Apart from the breathtaking landscape and favourable weather, the cultural authenticity of numerous ethnic minorities in Sapa is truly a striking feature attracting tourists to visit this mountainous district every year. “Ethnic tourism” over the last decades is not a new concept for those who are keen on exploring the quaint customs of exotic local people. When it comes to Sapa, the most typical ethnic tourism destination in Vietnam; sensible travellers may be interested in some basic information about the lifestyle of indigenous communities here.
According to the national census in 2009, Sapa has a total population of 52.899 people, belonging to 9 different ethnics.

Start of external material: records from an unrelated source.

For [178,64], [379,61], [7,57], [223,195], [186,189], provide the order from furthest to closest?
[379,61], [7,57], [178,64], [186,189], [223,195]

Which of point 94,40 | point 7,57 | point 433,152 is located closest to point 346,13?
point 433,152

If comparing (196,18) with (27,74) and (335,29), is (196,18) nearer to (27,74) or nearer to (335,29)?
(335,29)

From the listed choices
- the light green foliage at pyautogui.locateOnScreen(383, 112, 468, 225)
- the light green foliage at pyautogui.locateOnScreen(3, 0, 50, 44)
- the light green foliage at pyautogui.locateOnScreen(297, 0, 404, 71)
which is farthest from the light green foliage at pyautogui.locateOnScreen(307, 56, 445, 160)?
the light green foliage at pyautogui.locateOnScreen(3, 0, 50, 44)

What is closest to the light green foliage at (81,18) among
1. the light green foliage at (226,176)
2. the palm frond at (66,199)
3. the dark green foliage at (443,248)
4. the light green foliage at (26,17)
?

Sapa is one of the few districts in Vietnam with Hmong people composing the majority: 51.65%, followed by Yao 23.04%, Kinh 17.91%, Tay 4.74%, Day 1.36% and Xa Pho 1.06%.
Among 54 ethnic groups found along Vietnam, excluding the dominant Kinh people, there are eight different ethnic groups in Sapa including Hmong, Dao (pronounced Zao or Yao), Tay, Giay (pronounced Zai), Muong, Thai, Hoa (ethnic Chinese) and Xa Pho. The majority of citizens in Sapa are Hmong and Dao people which accounts for over 70% of the population while the last four groups only comprise more or less 1% of the people in total. A large number of ethnics are subsistence farmers, distributed unevenly throughout the district while others live in Sapa town, providing various kind of travel services to make a living.

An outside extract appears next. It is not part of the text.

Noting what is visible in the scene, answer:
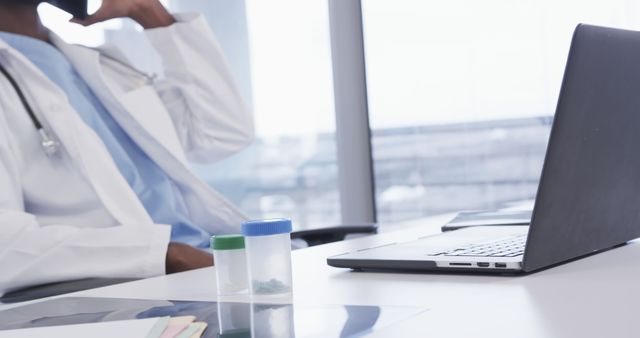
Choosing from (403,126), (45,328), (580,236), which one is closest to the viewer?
(45,328)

Although each group has its own unique costume with distinctive designs, nearly all the clothes of minority ethnic groups are made from hemp, dyed with a deep indigo blue colour and embroidered with decorations. Women always wrap their long hair along the head and wear turban of their ethnic group. Today, many wear Viet or Western clothes due to the broad integration with Viet community as well as foreign visitors.
Regarding the family responsibility, men are accountable for physical-demanding work like building house, making agricultural implements, ploughing and threshing whereas women take the responsibility of planning, weeding, harvesting, preparing food and making clothes. Children and the old help with lighter works like household chores.
The marital rituals vary from group to group but in general, the parents of the bride and groom usually consult the astrologer to cast their horoscope and it is important that their fortunes are well matched. It is the boy that must give the bride’s family silver coins, pigs, chicken and rice wine as the dowry for the wedding ceremony.
As is the case with Kinh people, ethnics all worship their ancestors. There are also other places for worshipping the house spirit, the kitchen spirit and even the door spirit.